Nerve fibers in the adult central nervous system (i.e., the spinal cord and brain) fail to regenerate after injury, and to date there are no therapies for enhancing their repair. Spinal cord injuries have dramatic and long-term effects on people’s lives, and the social and economic burdens of lifelong care are enormous.
For a long time, it was generally believed that damaged fiber tracts of the central nervous system were incapable of regeneration. However, there is growing evidence that specific inhibitory molecules found in myelin (i.e. the protective layer surrounding the nerve fibers) prevent nerve fiber regeneration and are the cause of poor functional recovery after injury. This explanation was first proposed by Professor Martin Schwab and his group at the University of Zurich; they also discovered the most potent growth inhibitor that has been identified so far: the membrane protein Nogo-A. Moreover, Schwab and his team demonstrated that antibodies blocking the function of Nogo-A lead to long-distance regeneration of injured nerve fibers in the spinal cord of monkeys and rats and greatly improve the animals’ functional recovery.

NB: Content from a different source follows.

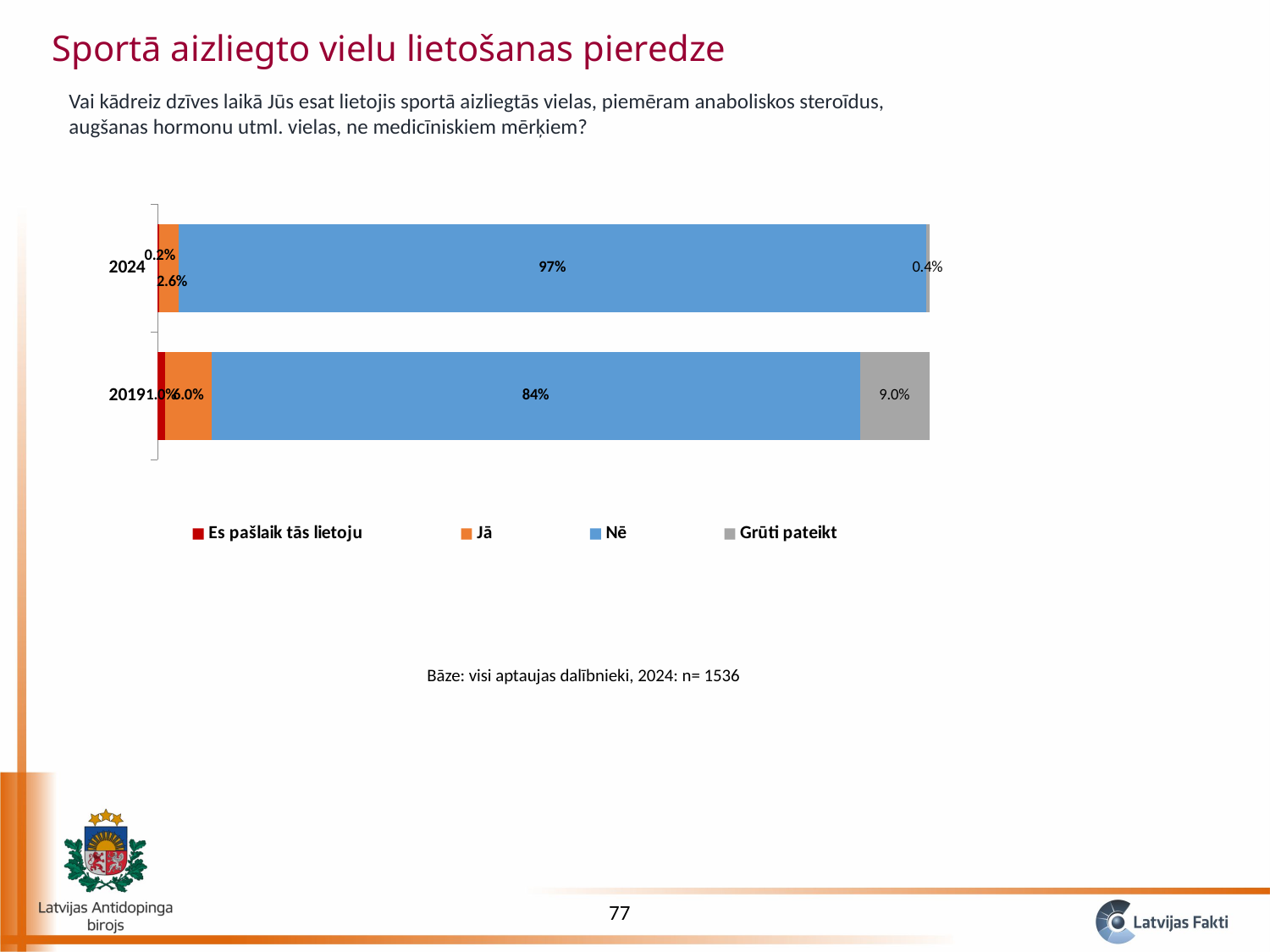
Which year has the larger "Grūti pateikt" share, 2019 or 2024? 2019 What is the value for "Grūti pateikt" in 2024? 0.4% What type of chart is shown on the slide? Stacked bar chart What is the value for "Grūti pateikt" in 2019? 9.0% By how many percentage points did the "Nē" share change from 2019 to 2024? 13 percentage points Which colour represents "Nē" in the chart? Blue How many series does the legend list? 4 What is the value for "Es pašlaik tās lietoju" in 2024? 0.2% What is the value for "Jā" in 2024? 2.6% How many years (bars) are shown in the chart? 2 What percentage of respondents answered "Nē" in 2024? 97% What percentage of respondents answered "Nē" in 2019? 84%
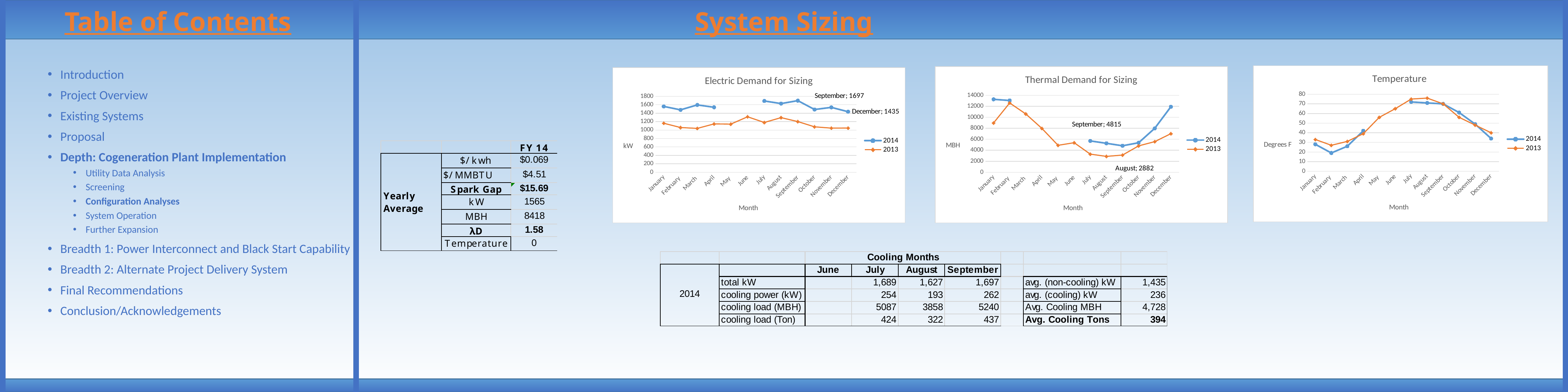
What kind of chart is the "Electric Demand for Sizing" chart? line chart How many series does the legend of the "Thermal Demand for Sizing" chart list? 2 In the "Thermal Demand for Sizing" chart, what is the labeled value for August? 2882 In the "Temperature" chart, is the 2014 value for February greater or less than 30? less In the "Thermal Demand for Sizing" chart, what is the labeled value for September? 4815 In the "Electric Demand for Sizing" chart, what is the labeled value for December? 1435 In the "Thermal Demand for Sizing" chart, is the 2014 value for January greater or less than 12000? greater What is the y-axis label of the "Thermal Demand for Sizing" chart? MBH How many months are shown on the x axis of the "Temperature" chart? 12 In the "Electric Demand for Sizing" chart, which series has the higher value in January, 2014 or 2013? 2014 In the "Electric Demand for Sizing" chart, what is the labeled value for September? 1697 In the "Temperature" chart, do the 2014 values rise or fall from February to July? rise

With the support of Wyss Zurich’s Regenerative Medicine Technologies Platform, the team manufactured the final drug product to enable a clinical trial to test the efficacy of antibodies against Nogo-A in patients with spinal cord injury. The antibody enabled the critical transition to Phase II clinical trials, intended to demonstrate the clinical efficacy of the anti-Nogo-A antibody in patients with spinal cord injuries.
Beyond the field of spinal cord injury, these clinical studies served as a model for other conditions in which the nerve fibers of the central nervous system have been injured and may, therefore, have a substantial impact on the treatment of neurological diseases in general. A positive outcome of the clinical trials would constitute a major breakthrough in the fields of neurology, neuroscience, and tissue regeneration and repair.